For NFL fans, August is a month of restrained enthusiasm; NFL teams give their first taste of the season to come and optimism runs rampant as the regular season approaches. But, for those betting on pro football, the preseason is already the beginning of NFL betting. While the results may not matter for the NFL standings, the preseason is a golden opportunity for NFL bettors to make some serious money. The unique nature of the NFL preseason offers a number of ways to bet strategically and successfully.
Rule #1: Evaluate Depth in NFL Preseason Betting
While depth shouldn’t be understated when it comes to regular season success, it may be the single greatest factor in predicting the outcome of preseason football. An NFL team’s first string will play up to a half of football in a preseason game depending on the circumstances, but by the time the fourth quarter has begun, the game is often being decided by players buried on the depth chart fighting tooth-and-nail to make the 53 man roster.
The easiest and most important position to evaluate for preseason performance is often the quarterback. The quality of the starting quarterback is usually obvious, but the second, third, and even fourth string QBs become much tougher to predict. Experience in a coach’s system can become very important. Veterans with a number of years running the same offense can often pick apart an opponent’s makeshift defense. On the other hand, an undrafted rookie quarterback coming from a spread offense (which is often the type of player attempting to lead the team in the fourth quarter) will struggle to make the proper reads and will have more issues turning the ball over. NFL teams with multiple players competing for the starting QB spot may have better overall play than a team with an entrenched starter and little depth. The Seattle Seahawks (Tarvaris Jackson, Matt Flynn, and Russell Wilson) and Tennessee Titans (Matt Hasselbeck and Jake Locker) are great examples of this in 2012.
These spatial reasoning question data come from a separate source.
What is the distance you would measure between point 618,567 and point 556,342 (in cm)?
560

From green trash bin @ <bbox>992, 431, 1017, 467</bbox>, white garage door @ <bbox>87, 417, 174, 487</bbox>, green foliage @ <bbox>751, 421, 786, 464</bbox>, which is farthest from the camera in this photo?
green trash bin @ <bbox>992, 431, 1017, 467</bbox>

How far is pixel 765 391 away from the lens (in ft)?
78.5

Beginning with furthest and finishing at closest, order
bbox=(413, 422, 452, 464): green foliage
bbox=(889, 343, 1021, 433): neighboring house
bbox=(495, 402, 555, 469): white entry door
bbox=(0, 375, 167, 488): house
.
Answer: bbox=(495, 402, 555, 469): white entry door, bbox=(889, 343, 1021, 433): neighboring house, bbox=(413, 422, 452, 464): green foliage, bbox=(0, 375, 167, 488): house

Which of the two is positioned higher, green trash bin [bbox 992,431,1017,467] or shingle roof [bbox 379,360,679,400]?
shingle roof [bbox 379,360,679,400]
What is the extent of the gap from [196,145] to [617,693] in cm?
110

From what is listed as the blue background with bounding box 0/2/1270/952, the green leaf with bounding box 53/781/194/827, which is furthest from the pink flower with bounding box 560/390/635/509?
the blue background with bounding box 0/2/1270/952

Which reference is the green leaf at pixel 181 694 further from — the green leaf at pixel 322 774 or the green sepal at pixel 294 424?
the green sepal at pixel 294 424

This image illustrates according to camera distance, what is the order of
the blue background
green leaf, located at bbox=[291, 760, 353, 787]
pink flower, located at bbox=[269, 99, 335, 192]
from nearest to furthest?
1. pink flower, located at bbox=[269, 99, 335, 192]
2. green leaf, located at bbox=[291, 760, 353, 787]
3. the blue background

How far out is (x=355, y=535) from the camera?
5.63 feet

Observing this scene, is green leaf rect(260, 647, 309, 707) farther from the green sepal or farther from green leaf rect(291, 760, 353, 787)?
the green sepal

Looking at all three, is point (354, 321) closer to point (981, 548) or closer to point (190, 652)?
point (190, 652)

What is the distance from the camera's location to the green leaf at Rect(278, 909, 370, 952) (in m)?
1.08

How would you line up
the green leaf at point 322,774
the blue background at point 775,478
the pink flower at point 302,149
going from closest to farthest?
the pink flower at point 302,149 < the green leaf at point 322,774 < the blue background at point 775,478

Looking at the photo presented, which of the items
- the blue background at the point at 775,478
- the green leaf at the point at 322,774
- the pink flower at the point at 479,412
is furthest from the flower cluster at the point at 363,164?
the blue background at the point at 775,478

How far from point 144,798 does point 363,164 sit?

Look for teams that may be loaded with talent at the bottom half of the roster. For this, you may want to examine a team’s class of undrafted free agents to see which NFL teams landed several sought after players. NFL teams with a reputation for successfully drafting and developing players will often have a deep group of players competing against each other.
Rule #2: Know Who’s Suiting Up for NFL betting
The state of an injury report in the NFL is important during the regular season, but is usually more transparent than an injury report in the preseason. In the preseason, starters with minor injuries are likely to sit, and star players will occasionally sit out even when they’re completely healthy. Waiting until the final hour before a preseason game to place a bet will avoid the gut-wrenching instance of seeing the team you picked place a slate of key players on the inactive list. Biding your time to figure out who will be playing (and for how long) will let you know which teams to wager on and which to wager against. If you’re looking for an earlier scoop, try perusing the websites of local newspapers to see what beat writers already know.
Rule #3: Special Teams Matters when betting on the NFL
For a huge number of players competing for a roster spot, the best way to make an impression is on special teams. Because the special teams units are made up primarily of backup players in their first NFL games, it becomes incredibly difficult to predict. The outcome of many preseason games can swing drastically on any given return. Explosive return men can take advantage of coverage teams that over-pursue or find themselves out of position. Try to find teams with successful return men, whether their success to this point has been at the pro or collegiate level. A player skilled at reading holes in the return game can capitalize in the preseason.